[EXERCISE DETAILS] Reproduce without any pictures the lines from the one that contains "United States, site 70, 2013-10-18 03:12:11." through the end of the records, exactly as written.

|---|

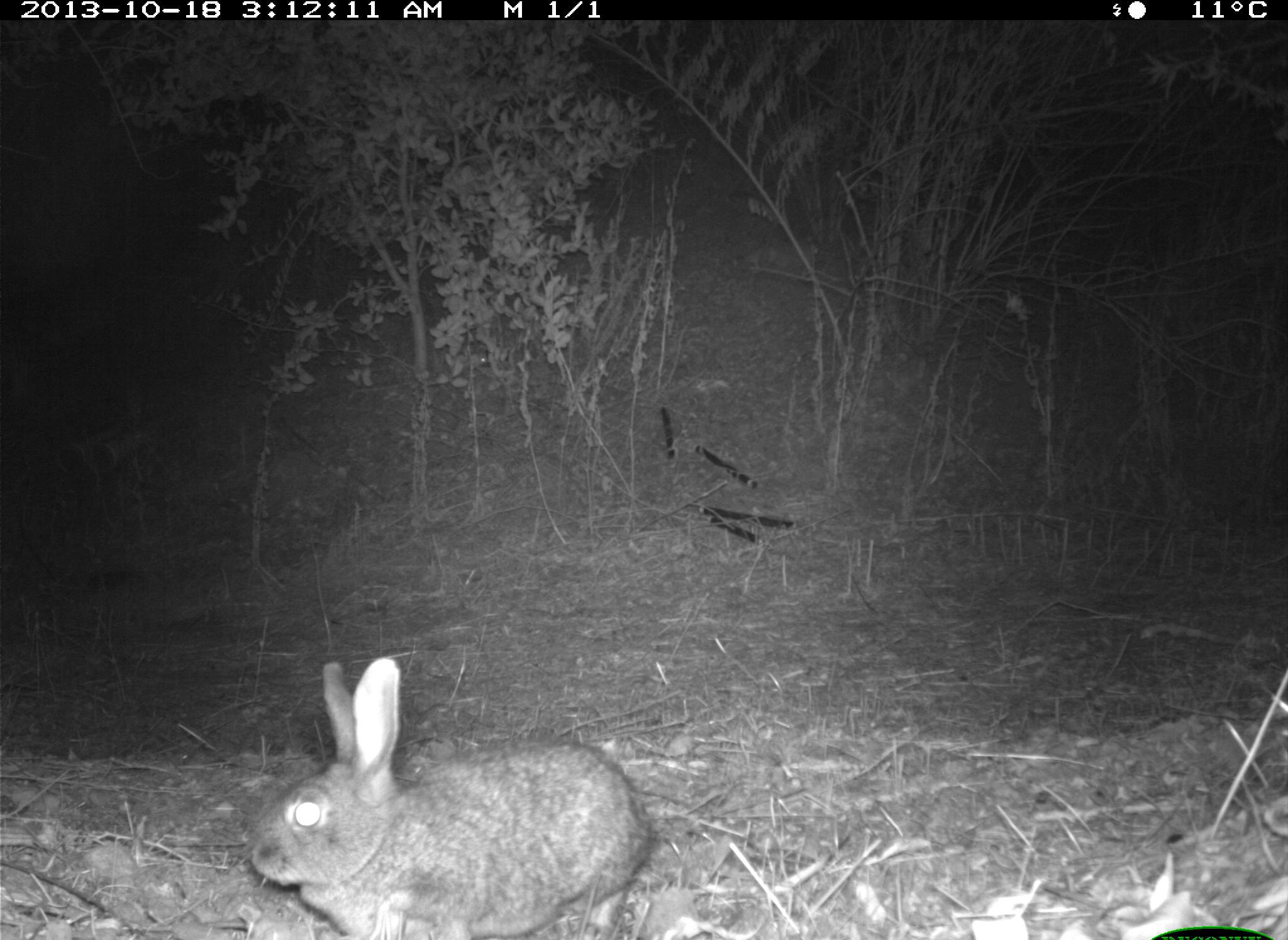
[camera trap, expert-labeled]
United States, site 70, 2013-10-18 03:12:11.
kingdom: Animalia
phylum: Chordata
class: Mammalia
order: Lagomorpha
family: Leporidae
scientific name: Leporidae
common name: rabbits and hares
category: rabbit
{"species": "rabbit (rabbits and hares) (Leporidae)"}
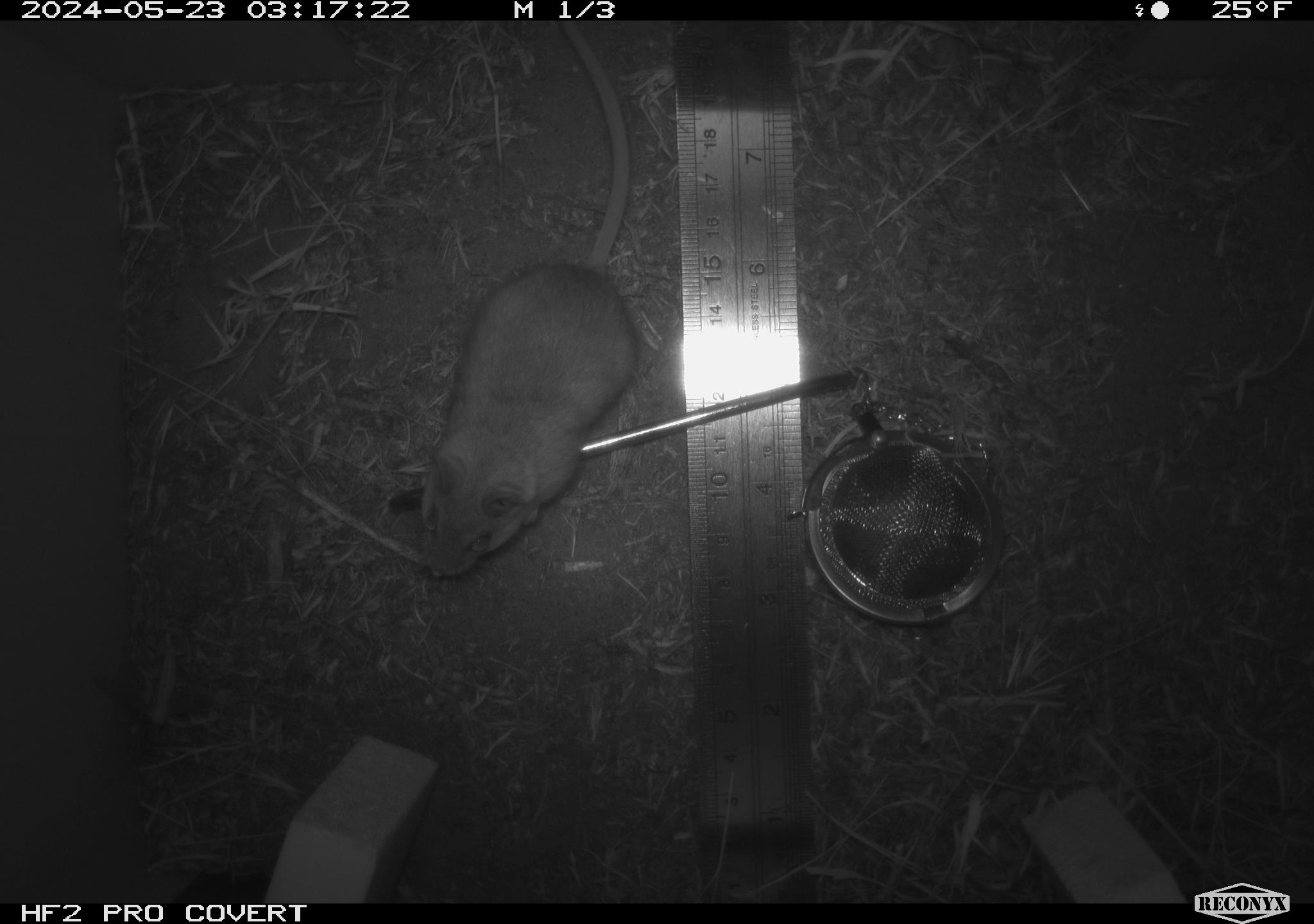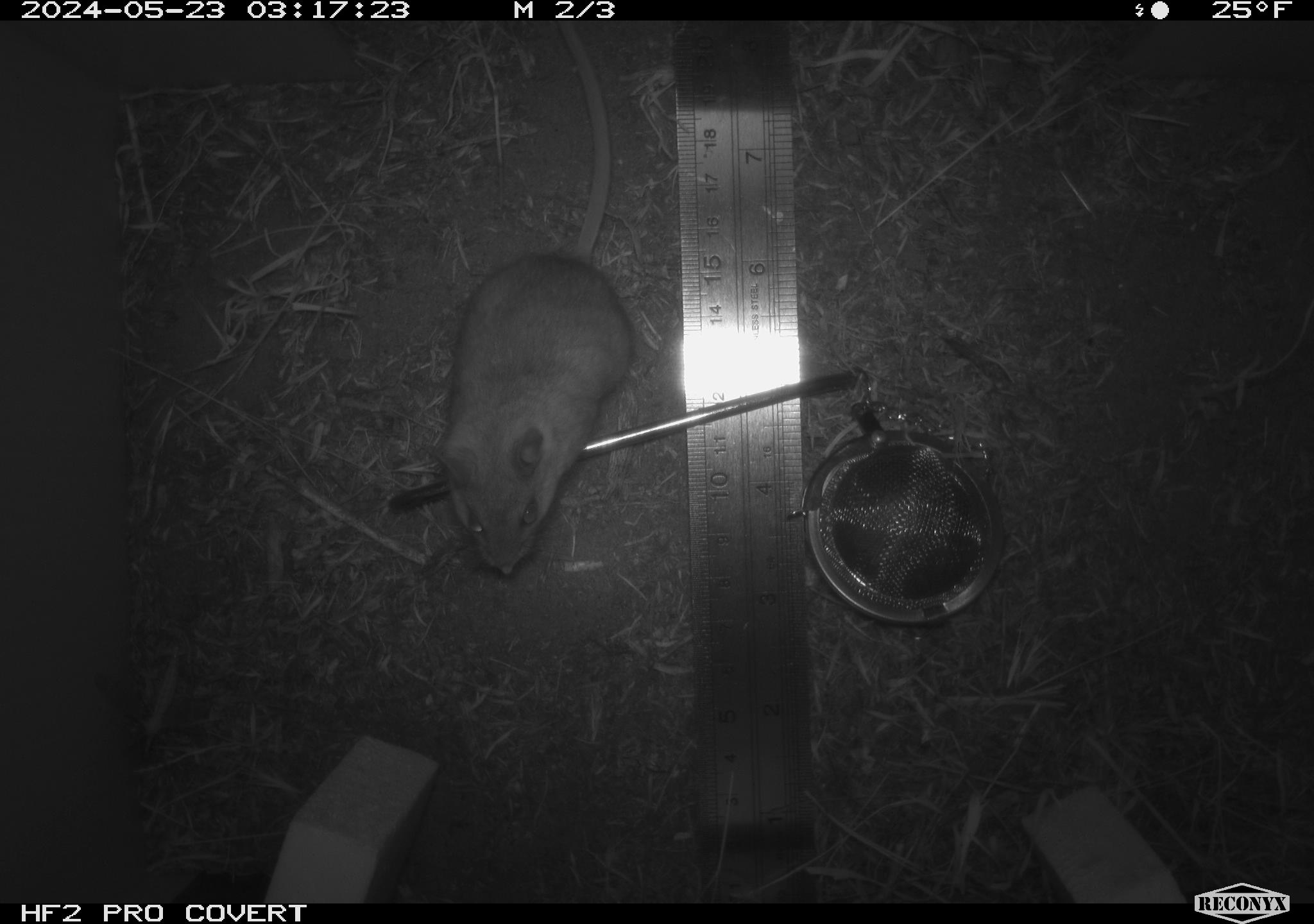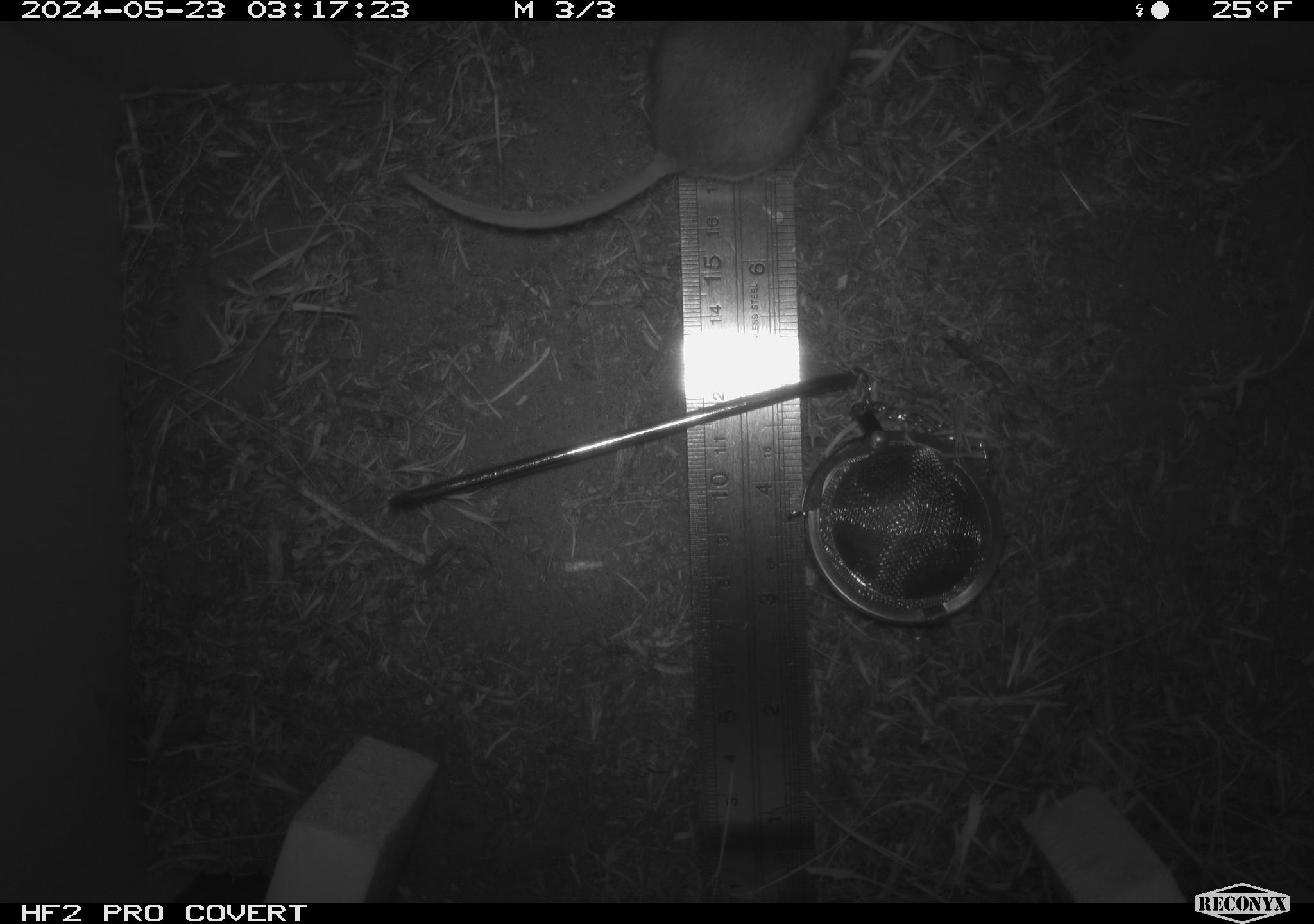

|---|

[EXERCISE OUTPUT]
United States, site 70, 2013-10-18 03:12:11.
kingdom: Animalia
phylum: Chordata
class: Mammalia
order: Lagomorpha
family: Leporidae
scientific name: Leporidae
common name: rabbits and hares
category: rabbit
{"species": "rabbit (rabbits and hares) (Leporidae)"}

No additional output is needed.